I have a similar problem with presenting sex work (not exotic dancing or stripping which I don’t really consider to be sex work) and participation in porn as simply empowering choices. Again they are valid choices and for some, real choices. For sex work, I think decriminalisation would assist in regulating these choices and preventing abuse. I want sex workers to have the same right to respect and protection from harm as other women.

This is an entirely different matter from castigating someone as ‘not being a real feminist’ for questioning the  effect that some of these choices have on women or if they suspect that not everyone making these choices has any other option.

Perhaps prostitution, in a completely equal world, would not be inherently harmful to women (or more harmful to women than men).
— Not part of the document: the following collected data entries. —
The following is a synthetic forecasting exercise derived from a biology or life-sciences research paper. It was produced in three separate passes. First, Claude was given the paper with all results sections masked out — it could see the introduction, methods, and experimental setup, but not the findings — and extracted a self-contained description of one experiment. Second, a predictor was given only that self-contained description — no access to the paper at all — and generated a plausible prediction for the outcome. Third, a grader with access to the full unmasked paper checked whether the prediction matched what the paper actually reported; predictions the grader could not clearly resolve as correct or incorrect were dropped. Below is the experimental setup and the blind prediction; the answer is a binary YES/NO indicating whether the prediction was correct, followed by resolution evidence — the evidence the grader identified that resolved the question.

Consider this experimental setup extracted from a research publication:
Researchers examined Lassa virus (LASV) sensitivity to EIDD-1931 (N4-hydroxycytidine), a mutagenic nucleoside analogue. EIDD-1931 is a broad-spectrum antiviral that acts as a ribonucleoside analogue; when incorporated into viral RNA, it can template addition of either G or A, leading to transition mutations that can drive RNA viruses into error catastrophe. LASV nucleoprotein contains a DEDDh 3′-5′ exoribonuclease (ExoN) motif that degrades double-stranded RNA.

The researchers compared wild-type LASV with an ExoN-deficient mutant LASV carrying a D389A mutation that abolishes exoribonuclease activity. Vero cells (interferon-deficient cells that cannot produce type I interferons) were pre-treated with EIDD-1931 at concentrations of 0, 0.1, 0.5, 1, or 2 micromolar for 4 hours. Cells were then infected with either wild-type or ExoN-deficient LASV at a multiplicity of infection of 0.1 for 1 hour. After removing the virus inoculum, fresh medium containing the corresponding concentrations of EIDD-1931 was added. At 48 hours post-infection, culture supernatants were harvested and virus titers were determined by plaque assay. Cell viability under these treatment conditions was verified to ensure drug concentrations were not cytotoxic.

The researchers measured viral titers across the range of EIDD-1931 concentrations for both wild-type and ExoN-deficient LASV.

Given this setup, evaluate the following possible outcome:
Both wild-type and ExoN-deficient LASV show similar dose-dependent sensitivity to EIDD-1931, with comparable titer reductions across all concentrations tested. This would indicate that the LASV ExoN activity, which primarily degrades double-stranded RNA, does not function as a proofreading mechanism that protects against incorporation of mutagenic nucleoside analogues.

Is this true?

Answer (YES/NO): NO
But we don’t live in an equal world – at the extreme many sex workers are not wiling participants and there are still prevailing harmful ideas about sexuality and consent which means viewing women as sex objects still harm women as a whole.

Apparently I am not allowed to refer to the fact that some people only do sex work because of poverty.  That’s now like saying people only work in McDonalds because of poverty.

I must confess that I am unable to reach that level of endorsement of sex work for reasons that I can’t quite articulate.  I get that it is inaccurate to describe prostitution (a term which I can tell is fast falling out of favour) as ‘selling one’s body’ and with the right amount of agency, it can provide more freedom than being, say, a Stepford wife but still….I don’t think it’s just because when transacting for money, handing someone a burger over a secure counter carries inherently less risks that going alone with them into a room, removing your clothes and surrendering to whatever act they think they paid for.

Perhaps it’s personal.  Or maybe it’s because many feminists and other women who promote the idea that sex work is nothing more than a commercial transaction are often lawyers, doctors and other middle-class people who have no practical concept of what sex work involves and no appetite for trying it.

It is true that some women simply don’t mind or even get a thrill out of sex work but if I was dating, I would be very careful around men who used the services of sex workers, no matter how liberal they appeared. Even if I could get my head around his addiction to relating sexually to women who are there predominantly to meet his own desires; could I really be sure whether he cares or checked whether any of these women are there solely out of their own will (I’m pretty sure that most of these transactions take place online but my overactive imagination has liberal men striding up and down grotty brothels shrilly demanding EVIDENCE of AGENCY)?

Any man who enthusiastically exercises his right to view women as one-dimensional sexual objects, whether through porn or prostitution, is suspect to me. I wouldn’t trust him to snap out of it when it came to ‘real relationships’. Incidentally, I think that’s where some of these well-meaning liberal men go wrong.

They have good thoughts and intentions but their diet of ‘harmless’ porn may explain why they are reluctant to take no for an answer when they come across a sexually liberated woman who doesn’t want to, on the first date, tangle herself into a some kind of complicated knot (that and constantly straying into wild inappropriateness. Pro-tip, liberal men: if a strange woman on Twitter is reluctant to give you her name in a personal message exchange, chances are she will feel offended and insulted if your next message is to enquire about threesomes. This is probably largely down to the fact that life is not actually a porn film. On a more serious note, enthusiastic consent also relates to, apart from touching, verbal communication and includes recognising and not ignoring signals that a woman does not want to have any kind of intimate conversation with you.)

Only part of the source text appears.